Blue has retained legal counsel and has vowed to take his case all the way to the California Supreme Court, if necessary. He is also fighting the condemnations at the grassroots level, speaking out at city council meetings, raising awareness in the community and bringing as much attention to his cause as possible—pledging to do everything he possibly can to save his luggage store.
J.J. Abraham, vice president of Legacy Partners, one of the principal developers for the Hollywood and Vine project, said, “We’re not the big, bad developer coming in to squeeze out the little guy.”
In fact, that is exactly what is taking place and the Castle Coalition could not have phrased it better. As the result of the U.S. Supreme Court’s June 2005 decision in Kelo v. City of New London, the floodgates for eminent domain abuse have been thrown open. Nationwide, Cities such as Los Angeles are condemning successful businesses solely and entirely because somebody else may make more money with the land—and there’s the fundamental problem.
Robert Blue and the other merchants on Hollywood and Vine are on the frontlines of the battle against eminent domain for private commercial development. They face the unholy alliance of tax-hungry city officials and land-hungry developers who are taking their properties with public force, not private negotiation.
William Jackson, chairman of the Los Angeles Redevelopment Agency Commission, said to the Los Angeles Times, “We have to make an extra effort not to destroy something as we attempt to create something.”
If that’s really the goal, the Castle Coalition has the perfect solution: Don’t use eminent domain for private development.
UPDATE: September 28, 2006
Robert Blue refused to sit idly and let his property be taken by greedy politicians and land-hungry developers. He fought back by getting active in his community, using many of the tips advocated by the Castle Coalition.
Bob attended the Castle Coalition’s regional eminent domain conference in Newport Beach, Calif.
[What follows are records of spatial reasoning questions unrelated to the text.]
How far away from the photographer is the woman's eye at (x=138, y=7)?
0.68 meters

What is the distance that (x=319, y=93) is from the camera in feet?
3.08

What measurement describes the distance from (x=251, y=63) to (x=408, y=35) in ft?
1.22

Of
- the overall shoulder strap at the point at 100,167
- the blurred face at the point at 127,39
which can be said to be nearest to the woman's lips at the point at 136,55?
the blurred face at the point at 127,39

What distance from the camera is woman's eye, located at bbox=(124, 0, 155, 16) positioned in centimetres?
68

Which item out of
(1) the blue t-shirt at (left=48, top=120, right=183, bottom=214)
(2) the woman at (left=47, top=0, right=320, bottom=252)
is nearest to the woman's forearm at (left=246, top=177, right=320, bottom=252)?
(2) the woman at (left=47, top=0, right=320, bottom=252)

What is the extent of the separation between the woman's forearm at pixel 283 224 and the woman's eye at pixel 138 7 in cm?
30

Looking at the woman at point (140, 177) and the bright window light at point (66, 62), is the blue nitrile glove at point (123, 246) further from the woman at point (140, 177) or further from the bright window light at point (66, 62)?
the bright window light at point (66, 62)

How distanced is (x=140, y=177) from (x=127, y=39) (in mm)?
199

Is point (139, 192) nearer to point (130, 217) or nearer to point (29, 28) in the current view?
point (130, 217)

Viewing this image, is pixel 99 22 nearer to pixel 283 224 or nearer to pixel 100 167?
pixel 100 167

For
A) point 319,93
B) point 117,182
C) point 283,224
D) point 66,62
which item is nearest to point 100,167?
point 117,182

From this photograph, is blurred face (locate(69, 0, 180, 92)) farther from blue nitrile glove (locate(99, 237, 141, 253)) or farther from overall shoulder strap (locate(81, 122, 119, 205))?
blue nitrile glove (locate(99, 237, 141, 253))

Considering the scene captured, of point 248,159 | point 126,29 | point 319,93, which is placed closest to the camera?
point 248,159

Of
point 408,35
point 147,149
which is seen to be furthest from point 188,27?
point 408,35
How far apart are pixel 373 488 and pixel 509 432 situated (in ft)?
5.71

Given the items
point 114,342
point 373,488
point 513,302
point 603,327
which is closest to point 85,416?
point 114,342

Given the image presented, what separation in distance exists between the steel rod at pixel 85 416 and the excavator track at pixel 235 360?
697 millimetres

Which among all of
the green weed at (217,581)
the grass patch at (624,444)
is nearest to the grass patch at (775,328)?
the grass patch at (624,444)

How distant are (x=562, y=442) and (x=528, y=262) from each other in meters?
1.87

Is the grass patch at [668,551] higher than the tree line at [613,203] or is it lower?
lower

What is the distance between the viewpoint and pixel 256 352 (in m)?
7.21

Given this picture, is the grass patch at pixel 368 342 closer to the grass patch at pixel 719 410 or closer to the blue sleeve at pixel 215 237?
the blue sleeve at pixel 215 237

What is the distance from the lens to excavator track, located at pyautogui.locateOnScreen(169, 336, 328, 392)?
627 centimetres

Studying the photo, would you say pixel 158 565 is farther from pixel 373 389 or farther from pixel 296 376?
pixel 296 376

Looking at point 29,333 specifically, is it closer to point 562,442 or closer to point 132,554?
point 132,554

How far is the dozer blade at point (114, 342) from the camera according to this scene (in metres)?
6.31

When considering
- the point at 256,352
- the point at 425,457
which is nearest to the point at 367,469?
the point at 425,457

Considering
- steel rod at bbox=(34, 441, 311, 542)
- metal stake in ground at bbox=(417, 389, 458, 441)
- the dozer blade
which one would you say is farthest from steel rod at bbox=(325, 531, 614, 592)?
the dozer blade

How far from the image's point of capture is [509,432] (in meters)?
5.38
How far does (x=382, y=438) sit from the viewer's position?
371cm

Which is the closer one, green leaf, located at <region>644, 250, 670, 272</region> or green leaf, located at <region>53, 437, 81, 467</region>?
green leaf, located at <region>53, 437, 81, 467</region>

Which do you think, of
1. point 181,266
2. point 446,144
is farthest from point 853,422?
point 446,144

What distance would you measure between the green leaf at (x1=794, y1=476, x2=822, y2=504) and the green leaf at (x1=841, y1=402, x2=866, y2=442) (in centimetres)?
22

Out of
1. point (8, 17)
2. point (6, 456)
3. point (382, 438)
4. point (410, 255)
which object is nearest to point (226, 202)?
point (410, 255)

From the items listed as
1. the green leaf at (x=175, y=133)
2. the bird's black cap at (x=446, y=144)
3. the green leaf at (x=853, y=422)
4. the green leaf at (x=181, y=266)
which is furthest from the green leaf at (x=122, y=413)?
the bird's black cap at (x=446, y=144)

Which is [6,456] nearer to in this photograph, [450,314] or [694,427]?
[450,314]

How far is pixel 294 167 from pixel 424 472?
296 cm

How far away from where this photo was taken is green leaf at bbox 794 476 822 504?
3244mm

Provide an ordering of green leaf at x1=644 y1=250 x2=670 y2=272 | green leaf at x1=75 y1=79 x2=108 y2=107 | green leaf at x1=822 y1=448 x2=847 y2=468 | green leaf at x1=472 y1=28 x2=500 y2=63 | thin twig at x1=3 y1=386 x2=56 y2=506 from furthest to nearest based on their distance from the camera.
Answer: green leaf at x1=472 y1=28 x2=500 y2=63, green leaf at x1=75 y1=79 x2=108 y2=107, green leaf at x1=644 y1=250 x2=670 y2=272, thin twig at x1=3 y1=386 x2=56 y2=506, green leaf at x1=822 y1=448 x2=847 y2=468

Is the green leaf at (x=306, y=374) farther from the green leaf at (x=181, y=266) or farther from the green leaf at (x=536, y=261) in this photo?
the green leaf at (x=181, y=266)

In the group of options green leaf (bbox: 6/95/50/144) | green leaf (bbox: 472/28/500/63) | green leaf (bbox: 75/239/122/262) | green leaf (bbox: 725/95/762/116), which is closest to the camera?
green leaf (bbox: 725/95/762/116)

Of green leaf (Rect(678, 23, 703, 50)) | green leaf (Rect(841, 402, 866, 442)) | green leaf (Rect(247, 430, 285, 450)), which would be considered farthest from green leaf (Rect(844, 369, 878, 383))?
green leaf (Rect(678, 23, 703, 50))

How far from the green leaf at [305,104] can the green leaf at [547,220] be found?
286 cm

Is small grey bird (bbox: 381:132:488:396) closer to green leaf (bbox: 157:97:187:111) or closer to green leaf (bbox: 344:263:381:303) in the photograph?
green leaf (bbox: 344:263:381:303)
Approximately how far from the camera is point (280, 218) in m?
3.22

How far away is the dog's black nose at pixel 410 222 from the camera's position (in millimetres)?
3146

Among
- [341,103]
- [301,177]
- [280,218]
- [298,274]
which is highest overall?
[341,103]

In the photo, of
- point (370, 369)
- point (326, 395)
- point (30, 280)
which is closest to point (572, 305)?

The conference was one of a number organized by the Castle Coalition to provide attendees with an opportunity to learn the strategies available to property owners to stop eminent domain abuse from occurring in their own backyards.
Bob’s dedication, passion, and hard work have paid off. After many months of fighting, Bob will get to keep his precious Bernard Luggage Building. The developers will simply build around the historic building.
Bob’s persistence and victory prove that property owners throughout the nation can fight and win. His story also proves that developers can most certainly finish their projects without resorting to eminent domain. The Castle Coalition is confident that property owners facing eminent domain abuse can follow our tips and strategies, just as Bob did—and they can win, too.